| Work instructions |
In the text on sociology below, which year's course offerings are compared with those of 2025?

| Text |
*-*-*

And this is very evident when one compares the sociology program course offerings and fields of specialization in, say, 1965 (also an era of political protest) to 2025 today where social issues courses now dominate the field). Increasingly, there is no or little interest in value neutrality and developing theories about the socio-cultural universe in all its dimensions. And when one goes to a sociology meeting, most papers in the program clearly have a political bias. Indeed, from a personal experience, I now find the meeting very sad because of the lack of attention to many other dimensions of the socio-cultural universe that are now completely ignored; and even worse, there is no pretense of value neutral anywhere to be seen. Papers are heavily ideological, and presenters are not embarrassed by this. Indeed, “value neutrality” is considered a nasty word that goes against the emphasis on studying social problems.

*-*-*

| Recorded data |

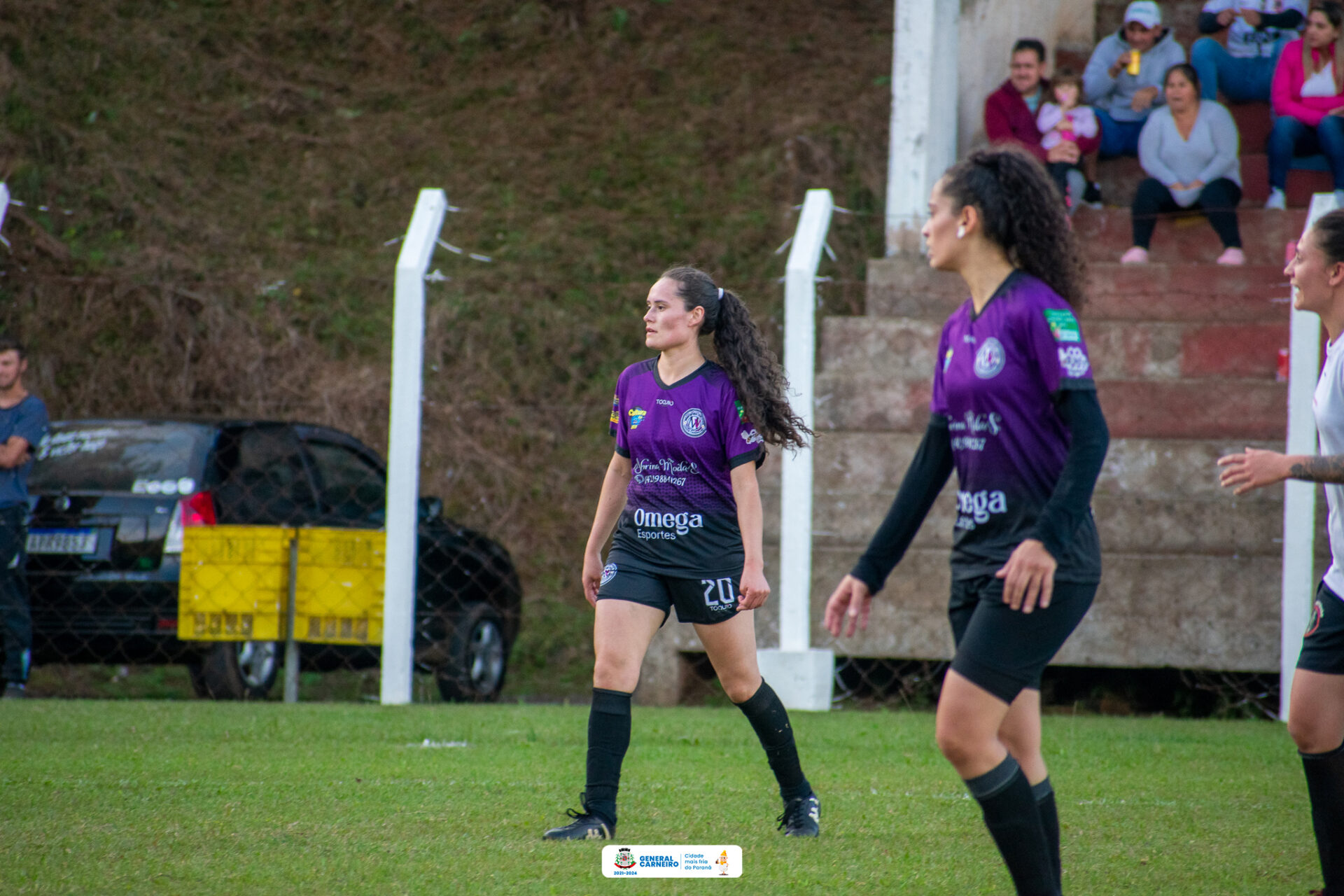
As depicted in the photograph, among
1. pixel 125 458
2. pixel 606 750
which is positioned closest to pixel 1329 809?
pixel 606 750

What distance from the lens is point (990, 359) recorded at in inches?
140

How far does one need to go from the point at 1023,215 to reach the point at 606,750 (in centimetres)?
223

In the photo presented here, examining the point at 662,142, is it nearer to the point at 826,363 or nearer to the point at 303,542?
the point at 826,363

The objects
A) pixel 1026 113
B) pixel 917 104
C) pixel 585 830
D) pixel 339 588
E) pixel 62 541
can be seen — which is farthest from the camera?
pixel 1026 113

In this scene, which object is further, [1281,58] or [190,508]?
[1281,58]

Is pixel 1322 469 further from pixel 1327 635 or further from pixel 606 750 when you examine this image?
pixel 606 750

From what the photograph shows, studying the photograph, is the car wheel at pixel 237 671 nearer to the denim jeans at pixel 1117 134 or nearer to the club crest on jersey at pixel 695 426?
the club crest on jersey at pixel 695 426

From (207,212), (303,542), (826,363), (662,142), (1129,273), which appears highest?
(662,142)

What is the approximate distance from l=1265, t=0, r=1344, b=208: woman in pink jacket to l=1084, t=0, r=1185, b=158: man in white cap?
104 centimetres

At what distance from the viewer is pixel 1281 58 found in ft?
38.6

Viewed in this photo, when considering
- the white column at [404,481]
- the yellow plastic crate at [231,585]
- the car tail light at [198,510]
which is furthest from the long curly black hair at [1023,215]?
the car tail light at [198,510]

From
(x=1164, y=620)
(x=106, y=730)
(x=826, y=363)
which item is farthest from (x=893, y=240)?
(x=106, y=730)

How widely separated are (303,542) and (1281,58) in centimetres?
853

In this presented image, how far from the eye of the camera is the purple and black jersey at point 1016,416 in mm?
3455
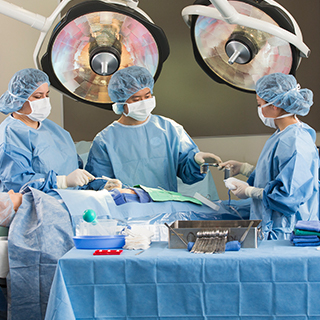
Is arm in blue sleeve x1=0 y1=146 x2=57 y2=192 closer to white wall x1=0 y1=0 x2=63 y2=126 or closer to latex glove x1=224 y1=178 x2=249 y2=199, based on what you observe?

*-*-*

| Expected answer |
1965